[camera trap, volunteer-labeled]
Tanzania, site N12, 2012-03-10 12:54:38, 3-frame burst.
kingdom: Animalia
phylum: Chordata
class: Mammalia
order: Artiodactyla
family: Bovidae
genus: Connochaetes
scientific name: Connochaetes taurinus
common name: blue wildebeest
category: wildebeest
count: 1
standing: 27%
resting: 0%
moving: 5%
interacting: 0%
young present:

(Assignment): Write out exactly the final stretch of the listing above, beginning at the line that contains "class: Mammalia" and ending at its last line, with nothing added.

(Task solution):
class: Mammalia
order: Artiodactyla
family: Bovidae
genus: Connochaetes
scientific name: Connochaetes taurinus
common name: blue wildebeest
category: wildebeest
count: 1
standing: 27%
resting: 0%
moving: 5%
interacting: 0%
young present:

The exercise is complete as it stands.